Secondo Christoph Dumont di Candriam “l'entità dello shock per la sua economia, come per il resto del mondo, dipenderà da quanto rapidamente le attività in Cina potranno tornare alla normalità. Un nostro calcolo approssimativo suggerisce che uno shock alla produzione cinese della durata di 20 giorni lavorativi porterebbe ad una perdita di un punto percentuale di crescita nel corso dell'anno: la crescita prevista per la Cina sarebbe quindi più vicina al 5% che al 6% nel 2020. Tuttavia, lo shock si concentrerebbe nel primo trimestre e si verificherebbe un significativo effetto di recupero nel secondo trimestre”.

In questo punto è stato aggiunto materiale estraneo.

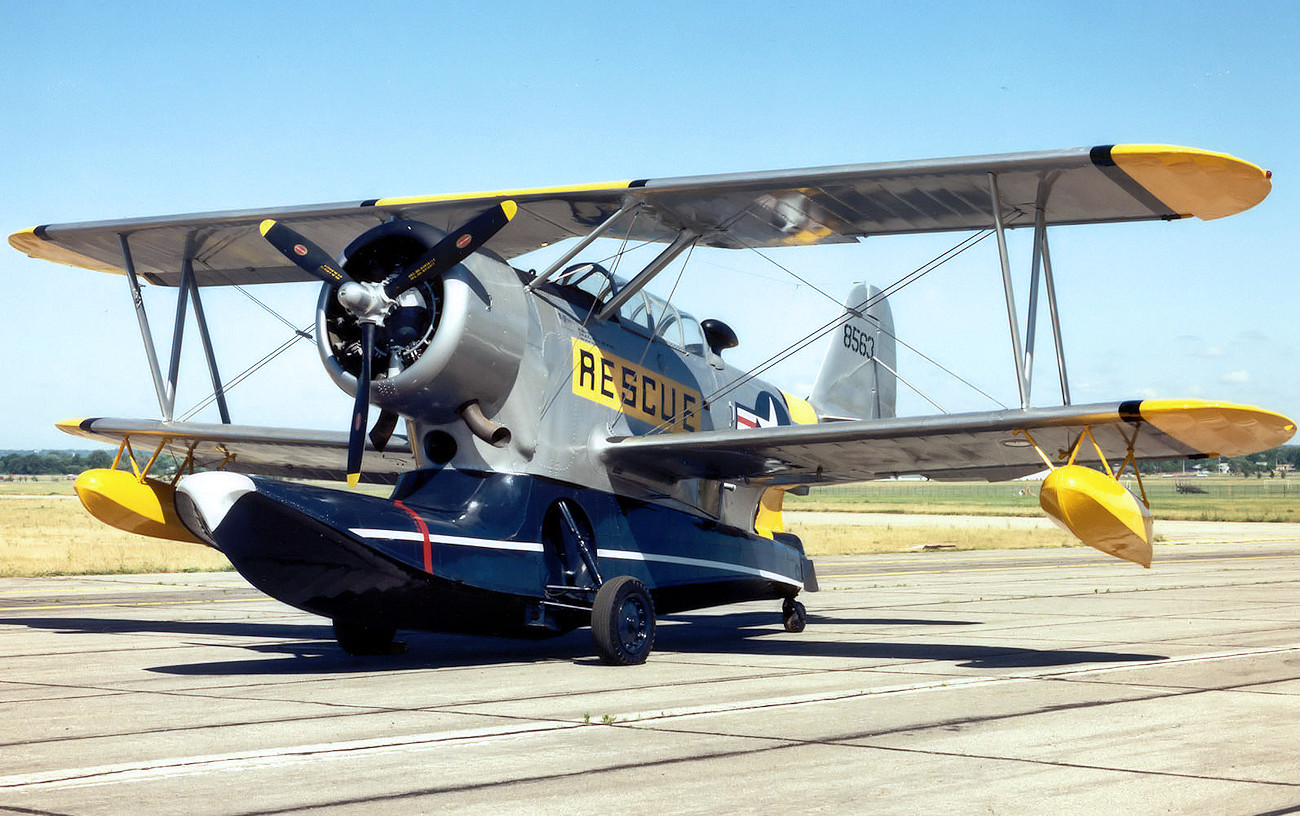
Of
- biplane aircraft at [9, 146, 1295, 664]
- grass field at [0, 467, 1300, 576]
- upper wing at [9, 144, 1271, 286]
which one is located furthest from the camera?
grass field at [0, 467, 1300, 576]

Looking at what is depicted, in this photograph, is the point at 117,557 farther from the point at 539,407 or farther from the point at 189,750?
the point at 189,750

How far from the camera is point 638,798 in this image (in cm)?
565

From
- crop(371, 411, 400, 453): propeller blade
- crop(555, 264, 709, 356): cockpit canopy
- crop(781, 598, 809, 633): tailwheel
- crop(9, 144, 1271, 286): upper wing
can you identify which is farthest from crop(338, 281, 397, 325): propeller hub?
crop(781, 598, 809, 633): tailwheel

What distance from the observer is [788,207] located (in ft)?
43.3

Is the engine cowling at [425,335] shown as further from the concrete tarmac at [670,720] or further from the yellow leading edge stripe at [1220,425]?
the yellow leading edge stripe at [1220,425]

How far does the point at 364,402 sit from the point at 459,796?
5.55 m

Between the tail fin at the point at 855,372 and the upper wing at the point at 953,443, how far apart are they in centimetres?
419

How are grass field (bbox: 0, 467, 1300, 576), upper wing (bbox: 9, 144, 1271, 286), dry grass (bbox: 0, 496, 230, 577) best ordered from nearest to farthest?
upper wing (bbox: 9, 144, 1271, 286), dry grass (bbox: 0, 496, 230, 577), grass field (bbox: 0, 467, 1300, 576)

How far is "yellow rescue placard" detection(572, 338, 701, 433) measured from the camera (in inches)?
498

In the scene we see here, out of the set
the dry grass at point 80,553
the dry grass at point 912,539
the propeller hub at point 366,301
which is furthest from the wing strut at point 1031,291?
the dry grass at point 912,539

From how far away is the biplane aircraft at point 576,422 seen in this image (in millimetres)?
10484

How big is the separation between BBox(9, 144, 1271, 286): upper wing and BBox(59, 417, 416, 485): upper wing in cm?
210

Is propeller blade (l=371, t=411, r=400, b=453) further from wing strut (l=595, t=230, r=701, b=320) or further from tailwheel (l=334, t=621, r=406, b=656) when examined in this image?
wing strut (l=595, t=230, r=701, b=320)

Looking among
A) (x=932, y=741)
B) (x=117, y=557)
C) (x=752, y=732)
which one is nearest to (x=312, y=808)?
(x=752, y=732)
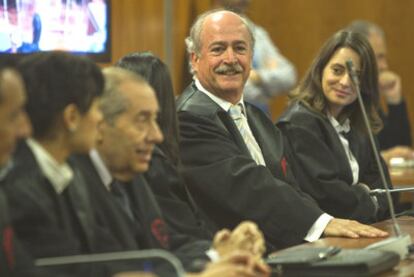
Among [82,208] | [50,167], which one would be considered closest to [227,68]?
[82,208]

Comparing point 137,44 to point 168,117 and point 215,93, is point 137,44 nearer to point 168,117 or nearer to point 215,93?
point 215,93

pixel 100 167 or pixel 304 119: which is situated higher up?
pixel 100 167

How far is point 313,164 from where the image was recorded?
17.5ft

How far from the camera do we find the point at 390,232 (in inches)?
175

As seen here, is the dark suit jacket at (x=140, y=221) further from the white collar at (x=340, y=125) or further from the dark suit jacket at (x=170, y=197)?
the white collar at (x=340, y=125)

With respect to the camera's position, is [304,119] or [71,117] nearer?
[71,117]

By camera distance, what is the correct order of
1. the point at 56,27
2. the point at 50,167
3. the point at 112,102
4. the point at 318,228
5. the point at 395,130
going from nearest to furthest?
the point at 50,167, the point at 112,102, the point at 318,228, the point at 56,27, the point at 395,130

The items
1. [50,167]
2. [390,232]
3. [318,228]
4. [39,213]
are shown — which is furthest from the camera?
[318,228]

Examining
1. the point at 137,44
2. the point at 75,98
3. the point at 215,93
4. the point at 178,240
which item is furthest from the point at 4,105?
the point at 137,44

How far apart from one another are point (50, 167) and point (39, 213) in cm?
17

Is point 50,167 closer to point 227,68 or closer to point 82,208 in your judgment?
point 82,208

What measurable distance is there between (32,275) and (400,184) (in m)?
3.89

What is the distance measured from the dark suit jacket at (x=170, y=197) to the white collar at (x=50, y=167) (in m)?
0.89

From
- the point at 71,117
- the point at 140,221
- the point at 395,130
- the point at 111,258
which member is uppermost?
the point at 71,117
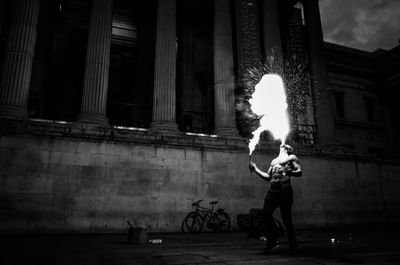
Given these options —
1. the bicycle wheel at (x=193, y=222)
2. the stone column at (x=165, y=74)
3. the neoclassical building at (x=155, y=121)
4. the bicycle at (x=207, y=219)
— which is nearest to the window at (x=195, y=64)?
the neoclassical building at (x=155, y=121)

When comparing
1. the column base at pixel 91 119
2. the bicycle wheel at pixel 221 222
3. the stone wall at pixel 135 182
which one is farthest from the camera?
the column base at pixel 91 119

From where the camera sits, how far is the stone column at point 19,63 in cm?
1208

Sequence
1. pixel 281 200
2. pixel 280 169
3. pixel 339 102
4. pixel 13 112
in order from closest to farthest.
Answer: pixel 281 200, pixel 280 169, pixel 13 112, pixel 339 102

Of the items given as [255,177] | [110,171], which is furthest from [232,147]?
[110,171]

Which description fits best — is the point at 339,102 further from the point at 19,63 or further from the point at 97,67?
the point at 19,63

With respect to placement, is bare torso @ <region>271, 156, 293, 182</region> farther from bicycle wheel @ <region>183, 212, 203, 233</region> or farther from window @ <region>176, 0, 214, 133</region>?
window @ <region>176, 0, 214, 133</region>

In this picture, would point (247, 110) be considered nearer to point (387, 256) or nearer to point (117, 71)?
point (117, 71)

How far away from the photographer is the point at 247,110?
17.4 meters

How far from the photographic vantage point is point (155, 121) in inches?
553

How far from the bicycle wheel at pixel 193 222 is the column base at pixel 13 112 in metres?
8.00

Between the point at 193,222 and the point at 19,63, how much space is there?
33.2ft

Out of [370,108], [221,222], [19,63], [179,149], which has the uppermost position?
[370,108]

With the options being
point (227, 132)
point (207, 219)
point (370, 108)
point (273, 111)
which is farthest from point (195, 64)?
point (370, 108)

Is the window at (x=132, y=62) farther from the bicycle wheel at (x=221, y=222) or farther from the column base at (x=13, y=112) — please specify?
the bicycle wheel at (x=221, y=222)
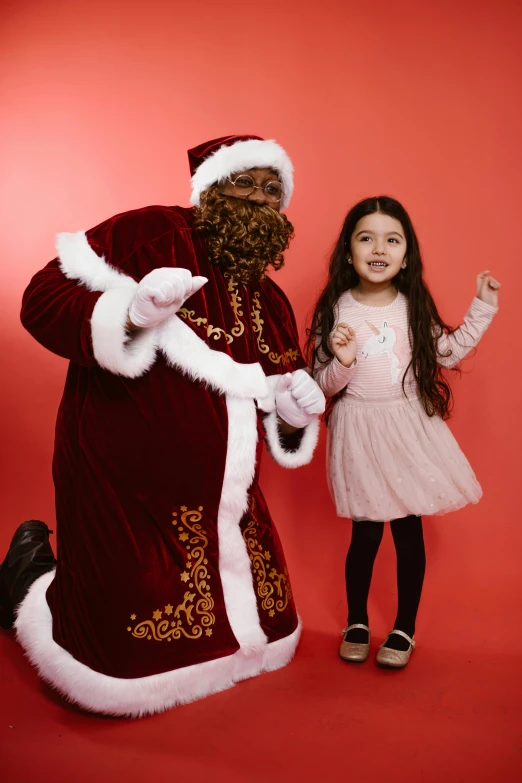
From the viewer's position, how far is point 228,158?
1998mm

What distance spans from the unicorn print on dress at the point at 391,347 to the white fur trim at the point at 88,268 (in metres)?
0.78

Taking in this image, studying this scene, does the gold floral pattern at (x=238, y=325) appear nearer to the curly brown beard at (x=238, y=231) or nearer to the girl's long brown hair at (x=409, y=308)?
the curly brown beard at (x=238, y=231)

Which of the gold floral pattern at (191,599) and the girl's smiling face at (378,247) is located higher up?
the girl's smiling face at (378,247)

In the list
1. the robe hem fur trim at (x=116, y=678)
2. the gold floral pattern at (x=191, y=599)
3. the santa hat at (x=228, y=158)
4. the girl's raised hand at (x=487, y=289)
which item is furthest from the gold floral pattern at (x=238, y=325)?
the robe hem fur trim at (x=116, y=678)

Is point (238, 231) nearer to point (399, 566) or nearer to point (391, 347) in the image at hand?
point (391, 347)

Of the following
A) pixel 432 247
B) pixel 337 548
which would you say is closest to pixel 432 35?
pixel 432 247

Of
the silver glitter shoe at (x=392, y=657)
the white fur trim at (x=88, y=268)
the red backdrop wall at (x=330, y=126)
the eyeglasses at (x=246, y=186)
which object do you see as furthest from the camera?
the red backdrop wall at (x=330, y=126)

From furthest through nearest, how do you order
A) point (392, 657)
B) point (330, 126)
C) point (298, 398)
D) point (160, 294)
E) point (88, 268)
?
point (330, 126) < point (392, 657) < point (298, 398) < point (88, 268) < point (160, 294)

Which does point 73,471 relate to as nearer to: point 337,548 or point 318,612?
point 318,612

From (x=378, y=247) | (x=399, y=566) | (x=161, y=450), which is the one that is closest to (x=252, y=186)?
(x=378, y=247)

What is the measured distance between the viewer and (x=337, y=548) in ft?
10.2

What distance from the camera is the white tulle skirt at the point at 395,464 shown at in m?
2.27

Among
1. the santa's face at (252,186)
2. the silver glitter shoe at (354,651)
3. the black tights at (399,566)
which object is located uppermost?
the santa's face at (252,186)

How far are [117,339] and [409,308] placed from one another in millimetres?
988
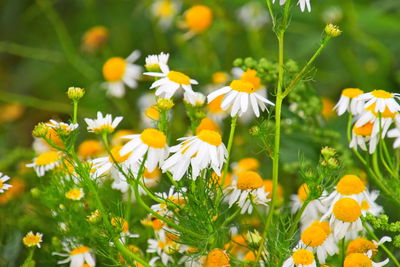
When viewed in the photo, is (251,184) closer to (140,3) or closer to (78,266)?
(78,266)

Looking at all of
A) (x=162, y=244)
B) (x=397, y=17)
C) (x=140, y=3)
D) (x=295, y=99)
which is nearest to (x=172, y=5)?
(x=140, y=3)

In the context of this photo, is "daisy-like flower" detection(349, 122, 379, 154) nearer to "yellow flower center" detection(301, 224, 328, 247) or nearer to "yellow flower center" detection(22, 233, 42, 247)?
"yellow flower center" detection(301, 224, 328, 247)

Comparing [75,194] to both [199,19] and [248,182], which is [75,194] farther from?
[199,19]

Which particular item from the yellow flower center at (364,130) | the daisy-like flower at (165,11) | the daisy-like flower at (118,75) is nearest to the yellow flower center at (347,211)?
the yellow flower center at (364,130)

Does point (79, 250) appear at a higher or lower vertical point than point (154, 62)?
lower

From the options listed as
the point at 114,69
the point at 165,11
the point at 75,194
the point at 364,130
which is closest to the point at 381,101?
the point at 364,130

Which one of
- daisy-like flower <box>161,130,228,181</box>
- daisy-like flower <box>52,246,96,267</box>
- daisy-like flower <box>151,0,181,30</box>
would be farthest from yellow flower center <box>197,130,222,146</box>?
daisy-like flower <box>151,0,181,30</box>
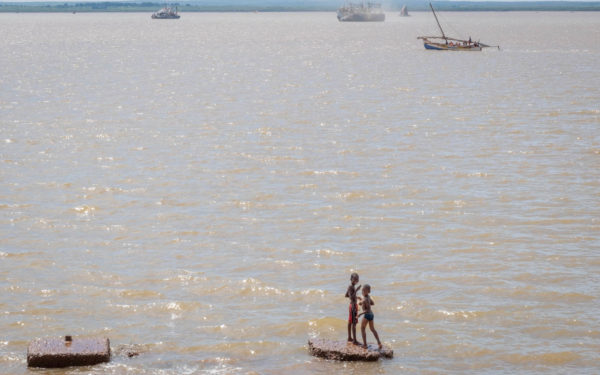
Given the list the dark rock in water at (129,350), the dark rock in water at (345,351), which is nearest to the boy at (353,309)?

“Le conseguenze economiche di una paralisi più duratura – chiosa Dumont - sarebbero naturalmente più preoccupanti per la Cina, ma anche per il resto del mondo. Il turismo cinese rappresenta oggi circa lo 0,3% del PIL mondiale. Ancora più importante, nell'ultimo decennio, il peso sul PIL delle importazioni di beni intermedi dalla Cina è raddoppiato nella maggior parte dei Paesi. Se la ripresa dell'attività in Cina sarà lenta, l'interruzione delle supply chain potrà diventare più grave”.
Per Charlie Sunnucks, gestore del team Global Emerging Markets di Jupiter Asset Management, “gli osservatori di mercato hanno fatto il paragone con gli effetti dell’epidemia di SARS del 2002. Ci sono, tuttavia, alcune differenze chiave. In termini di impatto sugli umani, la SARS era significativamente meno contagiosa, ma con un tasso di mortalità sostanzialmente più alto. Il risultato è che il Coronavirus è più pericoloso e avrà un’ulteriore diffusione. L’impatto del nuovo virus sull’economia globale sarà probabilmente molto più netto. Quando scoppiò l’epidemia di SARS nel 2002, la Cina, a livello globale, rappresentava poco più del 4% del PIL e solo il 5% circa delle importazioni; nel 2019 questi dati erano passati rispettivamente al 16% e al 10%”.
“La Cina - spiega Sunnucks - rimane un'economia complessa con un ampio spettro di rischi e opportunità. Mentre l'impatto fondamentale di questo virus dovrebbe essere minimo sulle valutazioni a livello aziendale, esso pesa sul sentiment e ha creato il rischio che le difficoltà si trasformino in qualcosa di più sistemico. Uno dei risultati a lungo termine, tuttavia, è che probabilmente acceleri la formalizzazione in settori dell'economia come la vendita al dettaglio di prodotti alimentari e che lo spostamento verso l’online dei servizi e in generale del tempo delle persone diventi sempre più evidente”.